Gmail’s Targeted Advertising Accused of Being Wiretapping: Part 2

As I stated in my previous article, a federal court is currently hearing a lawsuit challenging Google’s “targeted advertising” practices. The plaintiffs claim the company violated the Wiretap Act, but Google insists that its conduct falls under exceptions within the Act.

One such exception that likely applies to Google is the “ordinary course of business” clause:

2(a)(i) It shall not be unlawful under this chapter for an operator of a switchboard, or an officer, employee, or agent of a provider of wire or electronic communication service, whose facilities are used in the transmission of a wire or electronic communication, to intercept, disclose, or use that communication in the normal course of his employment while engaged in any activity which is a necessary incident to the rendition of his service or to the protection of the rights or property of the provider of that service, except that a provider of wire communication service to the public shall not utilize service observing or random monitoring except for mechanical or service quality control checks.

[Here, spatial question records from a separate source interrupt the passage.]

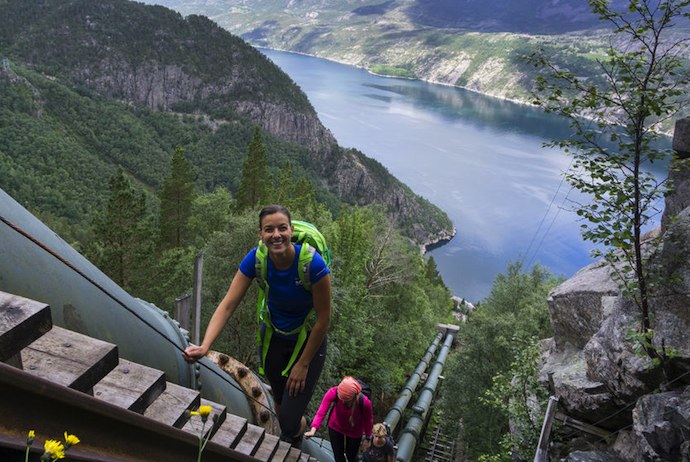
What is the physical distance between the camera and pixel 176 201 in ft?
118

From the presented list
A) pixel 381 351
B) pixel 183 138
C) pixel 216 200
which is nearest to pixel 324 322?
pixel 381 351

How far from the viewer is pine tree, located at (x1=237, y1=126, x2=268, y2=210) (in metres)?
38.6

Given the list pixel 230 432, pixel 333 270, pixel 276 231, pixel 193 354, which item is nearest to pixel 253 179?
pixel 333 270

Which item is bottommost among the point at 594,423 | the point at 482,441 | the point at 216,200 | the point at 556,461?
the point at 482,441

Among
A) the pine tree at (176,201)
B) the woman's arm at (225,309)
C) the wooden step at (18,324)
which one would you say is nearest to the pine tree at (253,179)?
the pine tree at (176,201)

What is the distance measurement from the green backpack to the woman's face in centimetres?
21

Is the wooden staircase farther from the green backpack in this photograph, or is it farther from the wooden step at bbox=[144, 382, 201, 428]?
the green backpack

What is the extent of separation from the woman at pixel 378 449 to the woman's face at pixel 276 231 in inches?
115

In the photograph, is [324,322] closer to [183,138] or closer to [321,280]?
[321,280]

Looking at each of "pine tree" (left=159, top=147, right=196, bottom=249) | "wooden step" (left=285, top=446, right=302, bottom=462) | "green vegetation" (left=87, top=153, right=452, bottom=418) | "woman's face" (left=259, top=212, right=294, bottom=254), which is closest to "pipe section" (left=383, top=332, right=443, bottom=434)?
"green vegetation" (left=87, top=153, right=452, bottom=418)

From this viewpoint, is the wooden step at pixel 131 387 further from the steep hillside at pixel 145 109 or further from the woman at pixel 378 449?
the steep hillside at pixel 145 109

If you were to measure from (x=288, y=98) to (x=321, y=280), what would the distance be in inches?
6675

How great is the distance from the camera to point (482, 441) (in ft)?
66.6

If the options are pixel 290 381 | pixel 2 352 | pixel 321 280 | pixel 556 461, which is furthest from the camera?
pixel 556 461
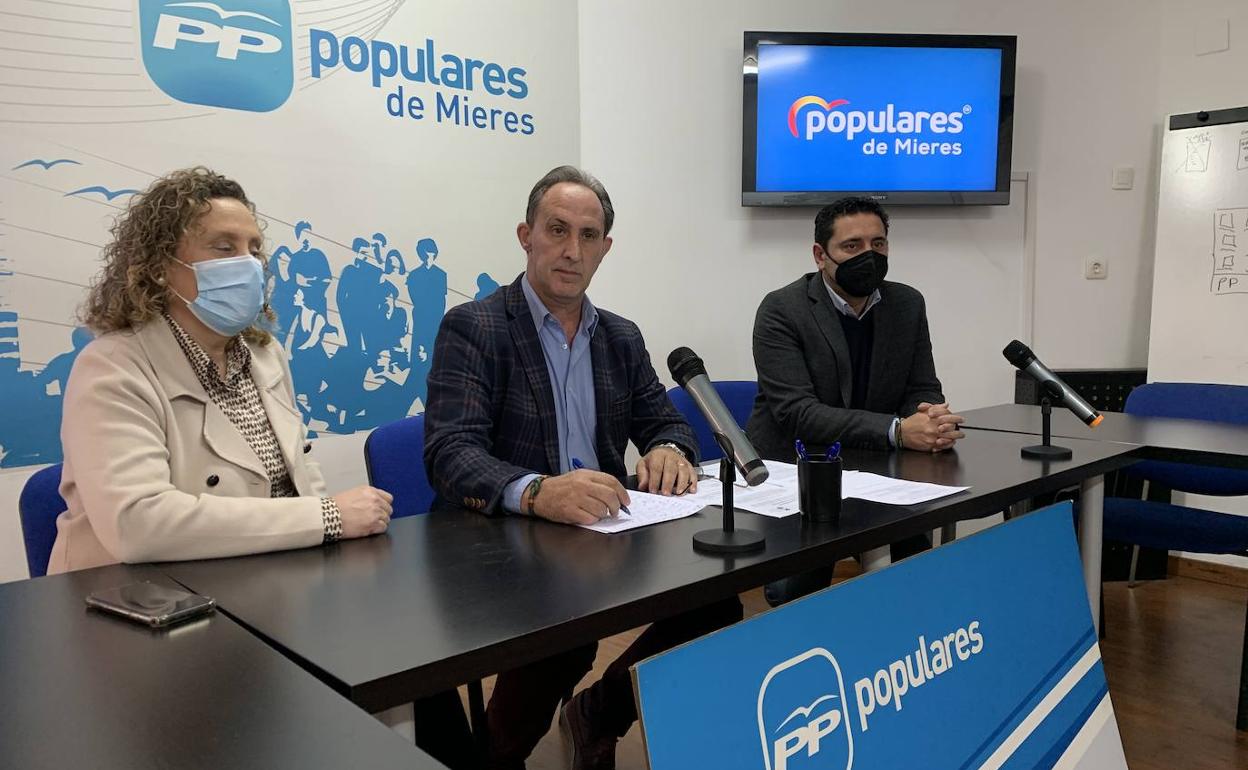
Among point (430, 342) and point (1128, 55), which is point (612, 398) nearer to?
point (430, 342)

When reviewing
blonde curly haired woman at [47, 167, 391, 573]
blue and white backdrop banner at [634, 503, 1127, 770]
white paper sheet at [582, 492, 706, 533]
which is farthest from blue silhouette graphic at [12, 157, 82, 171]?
blue and white backdrop banner at [634, 503, 1127, 770]

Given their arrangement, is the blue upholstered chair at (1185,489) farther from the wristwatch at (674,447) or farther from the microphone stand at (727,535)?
the microphone stand at (727,535)

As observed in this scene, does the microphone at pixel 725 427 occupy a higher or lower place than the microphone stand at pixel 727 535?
higher

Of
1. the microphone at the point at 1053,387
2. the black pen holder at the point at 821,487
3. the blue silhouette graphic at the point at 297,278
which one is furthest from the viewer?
the blue silhouette graphic at the point at 297,278

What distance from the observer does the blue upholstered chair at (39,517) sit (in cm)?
165

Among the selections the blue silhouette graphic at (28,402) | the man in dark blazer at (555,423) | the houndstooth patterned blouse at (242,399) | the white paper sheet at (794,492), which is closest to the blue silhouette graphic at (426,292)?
the blue silhouette graphic at (28,402)

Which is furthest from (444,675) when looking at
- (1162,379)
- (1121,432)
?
(1162,379)

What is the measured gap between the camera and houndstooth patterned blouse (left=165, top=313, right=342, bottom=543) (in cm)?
165

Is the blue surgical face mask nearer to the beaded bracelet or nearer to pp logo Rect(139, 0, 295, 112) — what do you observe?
the beaded bracelet

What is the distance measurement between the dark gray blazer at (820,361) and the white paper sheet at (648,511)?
0.86 m

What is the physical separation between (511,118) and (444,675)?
2755 mm

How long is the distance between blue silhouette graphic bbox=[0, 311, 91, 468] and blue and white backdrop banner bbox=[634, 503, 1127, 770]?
2.05 m

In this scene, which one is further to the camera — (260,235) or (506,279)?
(506,279)

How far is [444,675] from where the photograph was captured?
38.3 inches
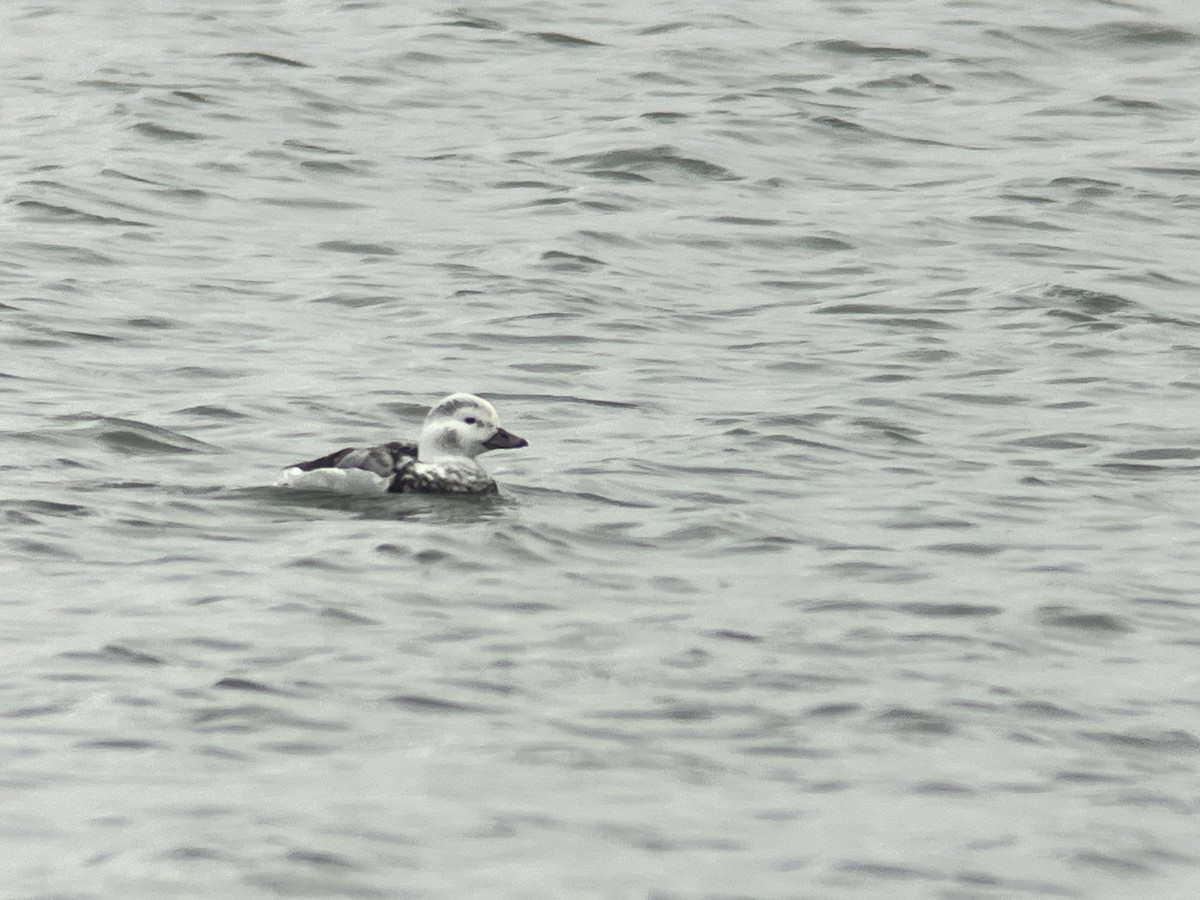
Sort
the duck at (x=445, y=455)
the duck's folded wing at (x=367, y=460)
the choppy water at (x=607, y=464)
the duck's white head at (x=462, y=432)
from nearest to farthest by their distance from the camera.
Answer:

Google uses targeted advertising in order to fund and therefore maintain its free email services. The plaintiffs argue that this goes against the industry standard for “ordinary business” practices:

263. The ordinary course of business within the industry for webmail electronic communication services for the ability to send and receive electronic communications does not include the interception and use of content of an electronic communication as Google performs on the subject electronic communications.

But, Google makes a solid argument, in its motion to dismiss, that ordinary business practices need only apply to the specific business in question:

But the “ordinary course of business” exemption does not turn on whether an alleged practice is necessary for an ECS provider to deliver an electronic communication. Nor does the exemption turn on whether an ECS provider’s practices conform to Plaintiffs’ subjective notion of the prevailing “industry standard.” Indeed, it would be nonsensical to assume that Congress intended to deprive an ECS provider of the “ordinary course of business” exemption simply because it chooses to run its business differently (or better) than its competitors.

In the case of Google, targeted advertising provides revenue which is used to maintain the free email service at high quality. Without this source of revenue, Google might well have to restructure a core aspect of its current business model.

Nevertheless, since Google explains that “written messages” will be scanned and that they will also be used for advertising purposes, the company is fully within its rights to use Gmail messages for advertising purposes.

Google should continue to stand up for its current methods; otherwise, courts will be enabled to discriminate against new business models at will.